TargetPerEntityHierarchy and Nullable fields

Posts   
 
    
simmotech
User
Posts: 1024
Joined: 01-Feb-2006
# Posted on: 29-Sep-2017 12:31:32   

I've been using TargetPerEntity inheritance very successfully for many years. (v4.2) Now, I've started a new project, I thought I would look at TargetPerEntityHierarchy.

1) The warning in the documentation about 'Mixing of inheritance hierarchy types': Can I assume just this refers to mixing of hierarchy types within the same inheritance tree but it is OK to use both TargetPerEntityHierarchy and TargetPerEntity inheritances trees within the same project?

2) The docs mention

Every field of the root entity is defined as mandatory (not nullable), while every field of a subtype is defined as nullable.
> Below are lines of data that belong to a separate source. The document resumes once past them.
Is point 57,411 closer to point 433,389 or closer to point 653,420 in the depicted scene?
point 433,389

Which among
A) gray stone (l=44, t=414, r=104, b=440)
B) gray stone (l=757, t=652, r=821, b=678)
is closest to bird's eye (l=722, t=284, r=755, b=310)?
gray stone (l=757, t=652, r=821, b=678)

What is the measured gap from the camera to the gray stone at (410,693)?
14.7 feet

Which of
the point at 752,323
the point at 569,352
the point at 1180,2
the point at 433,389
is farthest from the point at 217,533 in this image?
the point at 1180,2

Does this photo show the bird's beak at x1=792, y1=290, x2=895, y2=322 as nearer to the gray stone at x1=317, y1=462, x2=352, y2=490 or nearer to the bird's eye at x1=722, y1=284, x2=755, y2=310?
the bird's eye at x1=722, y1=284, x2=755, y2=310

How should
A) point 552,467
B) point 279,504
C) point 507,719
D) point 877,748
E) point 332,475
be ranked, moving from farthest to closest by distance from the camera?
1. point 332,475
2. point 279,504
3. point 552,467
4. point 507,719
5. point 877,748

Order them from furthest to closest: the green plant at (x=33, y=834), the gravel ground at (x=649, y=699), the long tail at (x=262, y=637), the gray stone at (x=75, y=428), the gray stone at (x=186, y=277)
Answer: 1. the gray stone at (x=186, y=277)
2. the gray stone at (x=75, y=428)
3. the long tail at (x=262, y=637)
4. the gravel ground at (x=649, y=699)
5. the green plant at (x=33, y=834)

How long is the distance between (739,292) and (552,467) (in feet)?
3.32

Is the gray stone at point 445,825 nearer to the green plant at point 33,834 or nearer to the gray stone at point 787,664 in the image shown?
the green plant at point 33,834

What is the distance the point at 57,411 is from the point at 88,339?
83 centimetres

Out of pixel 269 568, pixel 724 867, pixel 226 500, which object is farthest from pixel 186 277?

I don't understand why it says the root entity fields are not nullable. Indeed, before I read this, I created a TargetPerEntityHierarchy with nullable root entity fields and they got created in the database as expected. Documentation error?

Now the mistake I made was creating a subtype that had a not nullable field. There were no errors or warnings generated but of course there was a crash when trying to save a record. (Maybe there is now a warning in later version of LLBLGen about a non-null fields in TargetPerEntityHierarchy subtypes?)

I understand of course why the database table fields has to be nullable but I think I assumed LLBLGen would put a non-null property on the Entity and deal with it being nullable in the database (ie if not specifically set via the property, then save a Null).

Should I assume then that I either have to make all TargetPerEntityHierarchy subtypes fields nullable (and use .Value in code for those fields) or change that inheritance tree to TargetPerEntity to lose that restriction?

3) Are there any differences, inheritance-wise, between 4.2 and 5.2? I'm thinking of upgrading but as you know, I have added some tweaks to DataAccessAdapter et al over the years and I can't risk breaking those. At least for my main project, maybe my new one is the opportunity to see what the latest version can do.

simmotech
User
Posts: 1024
Joined: 01-Feb-2006
# Posted on: 29-Sep-2017 12:38:58   

Sorry - posted to wrong group.

Moved simple_smile -- Otis

Otis avatar
Otis
LLBLGen Pro Team
Posts: 39588
Joined: 17-Aug-2003
# Posted on: 29-Sep-2017 15:26:13   

simmotech wrote:

I've been using TargetPerEntity inheritance very successfully for many years. (v4.2) Now, I've started a new project, I thought I would look at TargetPerEntityHierarchy.

1) The warning in the documentation about 'Mixing of inheritance hierarchy types': Can I assume just this refers to mixing of hierarchy types within the same inheritance tree but it is OK to use both TargetPerEntityHierarchy and TargetPerEntity inheritances trees within the same project?

Correct. Mixing them in the same inheritance hierarchy won't work as we don't support that.

2) The docs mention

Every field of the root entity is defined as mandatory (not nullable), while every field of a subtype is defined as nullable.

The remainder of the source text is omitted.